Precious Metals rallies to record highs today morning with Gold futures testing $1887.80 and Silver prices touching its highest level in over four years at $23.642 with both metals correcting since then to trade at $1881.05, up 0.85% and Silver at $23.04, down 0.42%. Silver futures led the way again rallying 7% in early trade yesterday pushing other commodities higher along with it. Silver is now 12.0% higher over two days, and around 90% higher than its mid-March sell-off lows. While there is little to make a case for the stunning rally in Silver, low liquidity and short covering probably caused the sharp up move in prices. Much of what’s driving silver also is driving gold — aggressive monetary policy financing of fiscal spending, which limits the ability of bond yields to rise. That is sending inflation-adjusted, or real, yields lower, which tends to boost precious metals. The momentum firmly remains inclined to the upside for precious metals and barring the short corrective profit booking moves, we expect Gold to test $1900 and Silver to push above $25 in the near term.
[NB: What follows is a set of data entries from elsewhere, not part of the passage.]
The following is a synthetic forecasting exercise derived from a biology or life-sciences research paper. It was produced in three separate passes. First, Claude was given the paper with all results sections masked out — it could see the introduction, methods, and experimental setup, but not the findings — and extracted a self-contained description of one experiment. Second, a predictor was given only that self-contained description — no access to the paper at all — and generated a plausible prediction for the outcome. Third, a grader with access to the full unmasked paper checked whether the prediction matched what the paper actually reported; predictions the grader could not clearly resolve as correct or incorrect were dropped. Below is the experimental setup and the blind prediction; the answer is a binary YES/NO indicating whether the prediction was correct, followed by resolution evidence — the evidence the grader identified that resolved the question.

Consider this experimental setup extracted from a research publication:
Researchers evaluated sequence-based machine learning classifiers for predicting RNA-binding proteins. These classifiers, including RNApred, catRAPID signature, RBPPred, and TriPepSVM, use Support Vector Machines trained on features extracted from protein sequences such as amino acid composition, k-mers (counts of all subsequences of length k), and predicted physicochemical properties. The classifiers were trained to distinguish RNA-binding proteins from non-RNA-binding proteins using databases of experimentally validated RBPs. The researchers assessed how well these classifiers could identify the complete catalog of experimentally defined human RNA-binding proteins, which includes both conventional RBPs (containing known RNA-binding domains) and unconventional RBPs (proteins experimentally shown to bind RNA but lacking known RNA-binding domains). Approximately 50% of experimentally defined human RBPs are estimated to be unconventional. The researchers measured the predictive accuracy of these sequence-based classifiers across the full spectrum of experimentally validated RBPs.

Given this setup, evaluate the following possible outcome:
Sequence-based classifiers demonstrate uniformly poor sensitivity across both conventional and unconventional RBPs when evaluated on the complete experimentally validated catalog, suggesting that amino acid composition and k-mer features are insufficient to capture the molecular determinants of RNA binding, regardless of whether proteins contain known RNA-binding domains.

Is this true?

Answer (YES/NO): NO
Base Metals opened higher and are trading steady today following the rout in precious metals. LME Copper futures are up 0.77% to $6526.0/ton whereas Nickel is at $13512.0, up over three percent today. The rest of the metals are also lower by around a percent on average. Copper prices are rallying supported by the massive economic stimulus plan in Europe and ongoing worries of supply disruption. Reports indicate that output rates have fallen sharply in Copper producing countries with production now at levels last seen in 2017 during a protracted strike at Escondida, which by itself is responsible for nearly 5% of worldwide production. Increasing demand from China where customs data released last week showed China’s unwrought copper imports (anodes and cathodes) in June rose a stunning 50% from the previous month to 656,483 tons – a full 15% above the previous monthly record. Another key bullish factor for Copper has been the Large-scale speculators like hedge funds have built long positions (bets that copper will trade at a higher level in the future) to pre-pandemic levels and at the same time cut shorts (bets that copper can be bought back at a lower price in the future). Net Long positions were at 41309 contracts, up 30% from the previous week and its highest since June 2018. Despite all the positive, we continue to remain cautious with the current rally as most of the events are likely priced in and a concentration of bullish positions could force long liquidation and an eventual correction in prices. We maintain a positive outlook on prices in intraday.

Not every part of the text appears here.